Bu çalışma, kapsamlı bir Pil Termal Yönetim Sistemi (BTMS) çerçevesi kullanarak lityum iyon pillerin (LiB'ler) gelişmiş termal yönetimini araştırmaktadır. Sayısal simülasyonlar ve deneysel doğrulamalar kullanan araştırma, farklı soğutucu akış hızları (0,1 m/s, 0,5 m/s ve 1 m/s) ve soğutucu tipleri (su ve etilen glikol) altında üç farklı soğutma konfigürasyonunu (Durum 1, Durum 2 ve Durum 3) değerlendirmektedir. Nanofluidleri içeren çalışma, geleneksel yöntemlere kıyasla ısı transfer verimliliğinde önemli iyileştirmeler göstermektedir. Bulgular, daha yüksek akış hızlarının ısı dağılımını ve sıcaklık düzgünlüğünü artırdığını, suyun üstün termal iletkenliği nedeniyle etilen glikolü geride bıraktığını ortaya koymaktadır. 298 K ila 318 K arasındaki bir sıcaklık gradyanı, optimize edilmiş akış dağılımının ve kanal geometrisinin önemini vurgulamaktadır. Bu çalışma yalnızca LiB termal yönetimindeki kritik zorlukları ele almakla kalmamaktadır. Bu araştırma, elektrikli araçlar ve yenilenebilir enerji depolama gibi uygulamalar için daha güvenli ve daha verimli soğutma sistemlerinin tasarımına ilişkin önemli bilgiler sunmaktadır.
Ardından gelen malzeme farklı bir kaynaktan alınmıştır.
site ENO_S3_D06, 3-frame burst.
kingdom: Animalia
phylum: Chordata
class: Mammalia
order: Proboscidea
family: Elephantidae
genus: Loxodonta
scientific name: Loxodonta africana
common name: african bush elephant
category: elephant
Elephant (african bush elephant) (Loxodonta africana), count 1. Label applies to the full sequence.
Bu araştırma, teorik içgörüler sağlamanın yanı sıra, bu tür sistemlerin tasarımı için uygulanabilir öneriler de sunmaktadır. Bu araştırmanın gelecekteki yönleri arasında, termal performansı daha da artırmak için mikro kanal soğutma ve faz değişim malzemelerinin entegrasyonu yer almaktadır.

Anahtar Kelimeler

• Sıvı Soğutma Sistemleri
• Isı Yönetimi
• Soğutma Kanalı Tasarımı
• Lityum-İyon Piller
• Sayısal Analiz

The Effectiveness of Advanced Cooling Solutions in Managing the Thermal Performance of Lithium-Ion Batteries: A Numerical Study

Abstract

This study explores the advanced thermal management of lithium-ion batteries (LiBs) using a comprehensive Battery Thermal Management System (BTMS) framework. Employing numerical simulations and experimental validations, the research evaluates three distinct cooling configurations (Case 1, Case 2, and Case 3) under varying coolant flow velocities (0.1 m/s, 0.5 m/s, and 1 m/s) and coolant types (water and ethylene glycol). Incorporating nanofluids, the study demonstrates significant improvements in heat transfer efficiency compared to conventional methods. Findings reveal that higher flow velocities enhance heat dissipation and temperature uniformity. Additionally, water outperforms ethylene glycol due to its superior thermal conductivity. A temperature gradient from 298 K to 318 K underscores the importance of optimized flow distribution and channel geometry. This work not only addresses critical challenges in LiB thermal management but also offers significant insights into the design of safer and more efficient cooling systems for applications such as electric vehicles and renewable energy storage. In addition to providing theoretical insights, this research offers actionable recommendations for the design of such systems. Future directions for this research include the integration of microchannel cooling and phase change materials to further enhance thermal performance.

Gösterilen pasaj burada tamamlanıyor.